▸ **Document excerpt**

⟨

Lawyer and Historian Paul Lombardo to Deliver Lecture on Buck v. Priddy Court Case The Nov. 18 lecture is open to the public and marks the centenary of the case argued in Amherst County, Virginia.
Paul Lombardo, Regents’ Professor and Bobby Lee Cook Professor of Law at Georgia State University College of Law, will deliver a lecture titled “Carrie Buck on Trial: A Centennial Retrospective” at Washington and Lee University on Monday, Nov. 18 at 5:30 p.m. in Hillel 101.
Lombardo’s lecture is free and open to the public. The event is sponsored by the Frances Lewis Law Center, the Roger Mudd Center for Ethics, the Leyburn Scholars in Anthropology Program, the Department of History, the Department of Philosophy, the Department of Sociology and Anthropology and the Women, Gender & Sexuality Studies Program.
Lombardo is a leading scholar in the legal history of the American eugenics movement and has published extensively on topics in health law, medico-legal history and bioethics. From 2011 to 2016, he served as a senior adviser to the Presidential Commission for the Study of Bioethical Issues, and his work has been cited and his interviews quoted across major news outlets, including NPR, CBS and CNN.
The lecture marks the centenary of the Buck v. Priddy court case argued in Amherst County, Virginia, in 1924 — a case that evolved into the Buck v. Bell case argued before the U.S. Supreme Court in 1927 and its ruling that compulsory sterilization is in the nation’s interest.
In his talk, Lombardo will discuss the Buck case, its impacts and its continuing legacies.

⟩

▸ **What you need to do**
- a) According to the lecture announcement, in which room will the talk be held?
- b) Quote the lecture announcement word for word, everything from "Lombardo is a" down to "CBS and CNN.".

▸ **Extracted material**

⟨

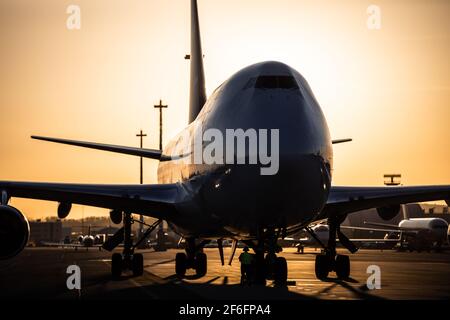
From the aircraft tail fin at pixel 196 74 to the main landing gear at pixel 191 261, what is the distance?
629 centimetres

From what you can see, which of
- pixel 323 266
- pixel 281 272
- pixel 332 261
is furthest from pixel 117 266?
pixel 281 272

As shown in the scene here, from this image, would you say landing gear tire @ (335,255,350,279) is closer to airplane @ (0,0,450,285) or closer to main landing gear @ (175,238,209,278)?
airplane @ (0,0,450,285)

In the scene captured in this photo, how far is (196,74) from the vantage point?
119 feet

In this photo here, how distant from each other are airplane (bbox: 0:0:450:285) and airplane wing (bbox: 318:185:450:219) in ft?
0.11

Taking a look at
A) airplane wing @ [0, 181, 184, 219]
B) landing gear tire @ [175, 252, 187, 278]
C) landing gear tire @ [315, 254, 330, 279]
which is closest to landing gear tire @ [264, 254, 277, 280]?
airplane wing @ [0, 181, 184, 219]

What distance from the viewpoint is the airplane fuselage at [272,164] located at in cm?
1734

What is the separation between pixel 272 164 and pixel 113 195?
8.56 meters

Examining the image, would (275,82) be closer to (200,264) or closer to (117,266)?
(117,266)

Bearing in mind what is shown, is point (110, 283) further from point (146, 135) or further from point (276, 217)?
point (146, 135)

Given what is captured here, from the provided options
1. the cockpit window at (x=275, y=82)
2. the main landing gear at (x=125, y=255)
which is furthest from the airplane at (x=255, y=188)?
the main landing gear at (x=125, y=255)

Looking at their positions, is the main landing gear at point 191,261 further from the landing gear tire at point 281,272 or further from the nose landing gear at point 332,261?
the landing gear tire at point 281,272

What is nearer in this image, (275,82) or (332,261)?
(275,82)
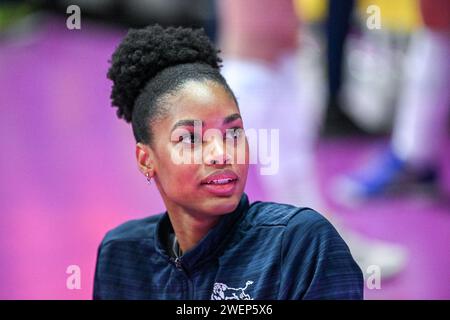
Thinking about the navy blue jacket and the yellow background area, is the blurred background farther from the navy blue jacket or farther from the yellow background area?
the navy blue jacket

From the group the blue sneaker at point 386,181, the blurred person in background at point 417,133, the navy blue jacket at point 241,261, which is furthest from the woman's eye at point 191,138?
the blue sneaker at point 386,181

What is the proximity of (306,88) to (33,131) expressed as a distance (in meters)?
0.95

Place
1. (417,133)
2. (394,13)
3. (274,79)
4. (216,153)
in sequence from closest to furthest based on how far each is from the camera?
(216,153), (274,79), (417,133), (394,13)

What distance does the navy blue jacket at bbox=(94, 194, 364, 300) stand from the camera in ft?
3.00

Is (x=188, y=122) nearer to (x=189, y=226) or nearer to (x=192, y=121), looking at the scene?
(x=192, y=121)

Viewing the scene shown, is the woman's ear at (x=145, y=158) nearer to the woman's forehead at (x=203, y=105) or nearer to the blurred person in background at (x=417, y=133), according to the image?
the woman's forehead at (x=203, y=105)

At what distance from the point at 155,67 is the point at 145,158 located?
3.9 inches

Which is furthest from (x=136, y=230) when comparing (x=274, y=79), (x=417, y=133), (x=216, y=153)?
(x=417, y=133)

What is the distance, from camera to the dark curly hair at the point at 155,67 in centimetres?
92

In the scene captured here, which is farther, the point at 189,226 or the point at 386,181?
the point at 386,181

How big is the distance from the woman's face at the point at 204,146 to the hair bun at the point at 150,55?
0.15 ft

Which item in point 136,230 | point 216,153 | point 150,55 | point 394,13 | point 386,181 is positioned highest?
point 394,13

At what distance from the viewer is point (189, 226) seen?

⟩

▸ **Results for the exercise**
- a) Hillel 101

- b)
Lombardo is a leading scholar in the legal history of the American eugenics movement and has published extensively on topics in health law, medico-legal history and bioethics. From 2011 to 2016, he served as a senior adviser to the Presidential Commission for the Study of Bioethical Issues, and his work has been cited and his interviews quoted across major news outlets, including NPR, CBS and CNN.